Incidentele loongroei negatief
Door cao-afspraken groeit de beloning van werknemers gebruikelijk ieder jaar met een klein percentage. Voor veel werknemers stijgen de brutolonen harder dan de afgesproken cao-loongroei door bijvoorbeeld een extra periodiek, een promotie of een bonus. In de macrostatistieken bleef de groei van de brutolonen de afgelopen jaren echter achter bij de cao-loongroei. Tussen 2014 en 2018 was de groei van de brutolonen jaarlijks gemiddeld 0,5 procentpunt lager dan de cao-loongroei. Dat is opmerkelijk, omdat tijdens eerdere perioden van toenemende krapte op de arbeidsmarkt de brutolonen doorgaans juist harder stegen dan de cao-lonen.
Het verschil tussen bruto-loongroei en cao-loongroei is de bijdrage van het incidentele loon, kortweg de incidentele loongroei. Op macroniveau kan deze worden uitgesplitst in twee componenten: (i) additionele en/of resultaatafhankelijke individuele beloningen op microniveau en (ii) samenstellingseffecten op macroniveau. Met een nieuwe dataset en via verschillende decompositie-analyses is de recente ontwikkeling van de incidentele loongroei door CPB en DNB onder de loep genomen.

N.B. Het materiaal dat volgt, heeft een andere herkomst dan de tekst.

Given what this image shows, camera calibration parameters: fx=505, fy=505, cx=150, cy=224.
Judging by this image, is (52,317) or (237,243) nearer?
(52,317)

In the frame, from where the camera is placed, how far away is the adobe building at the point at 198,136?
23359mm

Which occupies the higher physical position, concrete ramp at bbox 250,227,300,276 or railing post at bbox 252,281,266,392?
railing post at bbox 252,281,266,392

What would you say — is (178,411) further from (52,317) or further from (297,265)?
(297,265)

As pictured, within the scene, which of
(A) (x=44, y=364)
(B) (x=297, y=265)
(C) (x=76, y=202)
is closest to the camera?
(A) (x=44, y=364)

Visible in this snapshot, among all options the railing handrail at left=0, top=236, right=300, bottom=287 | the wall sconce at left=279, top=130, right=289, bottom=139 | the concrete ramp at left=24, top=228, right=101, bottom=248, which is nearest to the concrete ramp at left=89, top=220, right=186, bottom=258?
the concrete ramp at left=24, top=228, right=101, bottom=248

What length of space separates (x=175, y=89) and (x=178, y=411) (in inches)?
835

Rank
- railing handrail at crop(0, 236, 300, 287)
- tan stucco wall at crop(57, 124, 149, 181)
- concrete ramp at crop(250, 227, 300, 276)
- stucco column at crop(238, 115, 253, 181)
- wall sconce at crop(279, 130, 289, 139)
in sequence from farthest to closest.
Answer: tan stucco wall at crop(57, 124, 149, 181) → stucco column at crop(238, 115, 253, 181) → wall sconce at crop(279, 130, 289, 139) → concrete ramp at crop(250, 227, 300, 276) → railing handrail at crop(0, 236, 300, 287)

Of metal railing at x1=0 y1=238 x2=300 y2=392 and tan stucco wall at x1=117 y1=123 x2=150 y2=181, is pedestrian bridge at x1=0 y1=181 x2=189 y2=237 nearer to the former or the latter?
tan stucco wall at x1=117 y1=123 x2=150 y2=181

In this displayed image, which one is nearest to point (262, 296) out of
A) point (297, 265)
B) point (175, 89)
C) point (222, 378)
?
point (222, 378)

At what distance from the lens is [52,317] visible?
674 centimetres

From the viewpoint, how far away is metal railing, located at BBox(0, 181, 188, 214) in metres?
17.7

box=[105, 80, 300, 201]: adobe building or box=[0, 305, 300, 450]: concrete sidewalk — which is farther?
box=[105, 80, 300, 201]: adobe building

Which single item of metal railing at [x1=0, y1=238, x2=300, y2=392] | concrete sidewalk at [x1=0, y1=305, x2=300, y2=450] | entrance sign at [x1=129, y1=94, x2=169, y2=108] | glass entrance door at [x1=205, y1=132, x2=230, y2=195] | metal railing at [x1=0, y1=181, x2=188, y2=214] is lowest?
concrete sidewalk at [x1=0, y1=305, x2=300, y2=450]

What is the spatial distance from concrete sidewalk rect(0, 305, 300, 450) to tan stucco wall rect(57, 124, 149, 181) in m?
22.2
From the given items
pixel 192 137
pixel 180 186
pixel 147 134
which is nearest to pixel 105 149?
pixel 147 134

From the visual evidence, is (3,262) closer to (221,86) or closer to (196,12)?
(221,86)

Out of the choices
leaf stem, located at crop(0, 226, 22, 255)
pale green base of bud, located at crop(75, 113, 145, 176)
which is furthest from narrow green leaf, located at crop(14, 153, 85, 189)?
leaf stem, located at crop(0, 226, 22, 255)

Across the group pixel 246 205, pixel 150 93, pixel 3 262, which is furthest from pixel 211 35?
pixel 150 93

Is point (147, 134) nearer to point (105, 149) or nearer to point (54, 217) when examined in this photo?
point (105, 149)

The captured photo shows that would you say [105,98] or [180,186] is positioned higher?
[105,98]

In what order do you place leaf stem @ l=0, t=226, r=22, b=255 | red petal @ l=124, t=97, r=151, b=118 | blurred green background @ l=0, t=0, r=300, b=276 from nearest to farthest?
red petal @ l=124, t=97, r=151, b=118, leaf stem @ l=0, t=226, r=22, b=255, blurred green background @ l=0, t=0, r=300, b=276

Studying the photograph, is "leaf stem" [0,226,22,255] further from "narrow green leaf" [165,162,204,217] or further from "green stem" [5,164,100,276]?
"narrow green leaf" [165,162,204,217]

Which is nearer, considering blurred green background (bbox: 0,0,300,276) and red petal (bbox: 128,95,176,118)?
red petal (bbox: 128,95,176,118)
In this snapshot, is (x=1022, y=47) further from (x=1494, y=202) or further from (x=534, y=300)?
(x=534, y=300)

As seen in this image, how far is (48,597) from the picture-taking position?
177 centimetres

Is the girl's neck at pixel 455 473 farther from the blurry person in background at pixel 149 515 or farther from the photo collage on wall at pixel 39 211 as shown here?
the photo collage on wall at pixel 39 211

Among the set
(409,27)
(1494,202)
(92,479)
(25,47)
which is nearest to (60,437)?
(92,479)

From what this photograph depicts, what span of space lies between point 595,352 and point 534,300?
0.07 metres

Sterke werkgelegenheidsgroei jongeren en flexbanen
Veranderingen in de samenstelling van de werkgelegenheid op macroniveau komen tot uiting in de incidentele loongroei. In de praktijk is dit effect vaak anticyclisch: tijdens een recessie verliezen vooral de lager betaalde werknemers (jongeren, flexwerkers, laagopgeleiden) hun baan, terwijl duurdere arbeidskrachten hun baan behouden. Het aandeel laagbetaalde werknemers neemt dan af, waardoor het gemiddelde loonniveau toeneemt. Dit leidt tot een positieve bijdrage van het samenstellingseffect aan de (incidentele) loongroei.
In de CPB/DNB-studie wordt dit samenstellingseffect op twee verschillende manieren berekend. Door te kijken naar kenmerken van werknemers en banen wordt een negatief samenstellingseffect gevonden, naar schatting gemiddeld -0,2 procentpunt per jaar tussen 2014 en 2018. Vooral de toename van jonge werknemers en flexbanen heeft de loongroei in recente jaren gedrukt (Figuur 1). Ook valt op dat het positieve samenstellingseffect van het opleidingsniveau is afgenomen, ondanks de trendmatige stijging van het gemiddelde opleidingsniveau en de hogere lonen van hoogopgeleiden. Een voor de hand liggende verklaring is dat tijdens hoogconjunctuur de instroom van laagopgeleiden, met een gemiddeld laag uurloon, groter is dan van hoogopgeleiden. Ook de andere decompositie-analyse, waar expliciet wordt gekeken naar de ontwikkeling van nieuwe banen en bestaande banen, vindt een negatief samenstellingseffect van gemiddeld -0,3 procentpunt per jaar.